Texto para leitura
*-*-*

Já foi emocionante ano passado (vídeo ao fim), quando Marcelo Gallardo havia vencido “só” a Sul-Americana semanas após a morte da mãe (falecida entre os dois Superclásicos na semifinal. O técnico do Boca, Rodolfo Arruabarrena, insensível ao episódio do gás de pimenta em 2015, foi outra pessoa naquela ocasião, abraçando o colega rival antes da partida de volta). O diálogo que abre esta nota, para a comoção até dos mais fanáticos rivais, foi encerrado por um Gallardo às lágrimas e sem mais segurar o peso do rosto, que desabou no ombro de quem lhe indagava, o repórter Tití Fernández – que por sua vez havia perdido a filha, a também repórter María Soledad Fernández, em acidente de carro no Brasil quando ambos cobriam a Copa do Mundo de 2014.

Desta vez, Gallardo foi ainda mais longe. Ganhou também a Libertadores, torneio levantado por ele em 1996 ainda que sem ter sido titular absoluto. El Muñeco se juntou a quatro argentinos e dois uruguaios. O primeiro de todos conseguiu a façanha de vencer o torneio pelos arquirrivais Racing e Independiente. Aliás, até ontem Humberto Maschio era um dos únicos campeões por rivais argentinos na Libertadores (junto de Miguel Ángel Mori, pelos mesmos times), sendo então igualado pelo zagueiro Jonathan Maidana e pelo volante Nicolás Bertolo, campeões no Boca na edição 2007 (clique aqui).

*-*-*

Listagem

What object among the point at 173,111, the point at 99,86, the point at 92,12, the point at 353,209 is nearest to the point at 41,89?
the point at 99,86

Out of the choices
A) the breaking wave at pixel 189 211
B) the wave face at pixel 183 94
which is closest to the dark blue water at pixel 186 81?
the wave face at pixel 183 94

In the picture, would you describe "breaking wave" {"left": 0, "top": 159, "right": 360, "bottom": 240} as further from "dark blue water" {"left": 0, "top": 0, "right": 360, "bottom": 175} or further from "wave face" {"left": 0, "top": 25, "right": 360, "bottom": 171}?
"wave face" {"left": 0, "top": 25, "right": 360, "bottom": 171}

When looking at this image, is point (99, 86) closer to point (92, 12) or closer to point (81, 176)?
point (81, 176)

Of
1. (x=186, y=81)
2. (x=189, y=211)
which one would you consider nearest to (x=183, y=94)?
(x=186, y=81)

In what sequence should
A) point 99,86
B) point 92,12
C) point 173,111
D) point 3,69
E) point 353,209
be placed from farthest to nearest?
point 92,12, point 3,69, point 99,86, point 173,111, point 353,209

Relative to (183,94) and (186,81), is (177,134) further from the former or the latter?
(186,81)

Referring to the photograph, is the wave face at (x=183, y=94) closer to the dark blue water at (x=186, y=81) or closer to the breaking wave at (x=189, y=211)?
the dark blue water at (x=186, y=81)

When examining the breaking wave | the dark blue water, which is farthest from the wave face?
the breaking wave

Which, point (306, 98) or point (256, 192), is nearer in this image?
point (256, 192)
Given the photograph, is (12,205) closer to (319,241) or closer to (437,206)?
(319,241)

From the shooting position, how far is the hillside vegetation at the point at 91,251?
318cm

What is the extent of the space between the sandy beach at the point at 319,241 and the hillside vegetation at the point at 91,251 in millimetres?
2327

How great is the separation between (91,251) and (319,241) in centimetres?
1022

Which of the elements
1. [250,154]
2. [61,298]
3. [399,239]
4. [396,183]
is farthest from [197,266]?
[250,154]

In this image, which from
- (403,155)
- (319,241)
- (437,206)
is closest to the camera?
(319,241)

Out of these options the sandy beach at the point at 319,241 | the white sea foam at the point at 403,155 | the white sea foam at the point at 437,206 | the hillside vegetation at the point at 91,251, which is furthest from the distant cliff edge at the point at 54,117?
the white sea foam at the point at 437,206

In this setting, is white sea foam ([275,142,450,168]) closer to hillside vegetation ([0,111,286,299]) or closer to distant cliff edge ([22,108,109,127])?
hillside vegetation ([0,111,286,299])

*-*-*

Tarefas
a: Explique, em uma a três frases, por que o texto sobre Gallardo afirma que desta vez ele "foi ainda mais longe".
b: Por favor, separe da listagem todas as linhas que contêm a palavra "right".
O texto e a listagem não têm relação entre si.

Respostas por tarefa
a: Porque, depois de ter vencido "só" a Sul-Americana no ano anterior, Gallardo desta vez ganhou também a Libertadores. Esse torneio ele já havia levantado em 1996, embora sem ter sido titular absoluto.

b:
In the picture, would you describe "breaking wave" {"left": 0, "top": 159, "right": 360, "bottom": 240} as further from "dark blue water" {"left": 0, "top": 0, "right": 360, "bottom": 175} or further from "wave face" {"left": 0, "top": 25, "right": 360, "bottom": 171}?
"wave face" {"left": 0, "top": 25, "right": 360, "bottom": 171}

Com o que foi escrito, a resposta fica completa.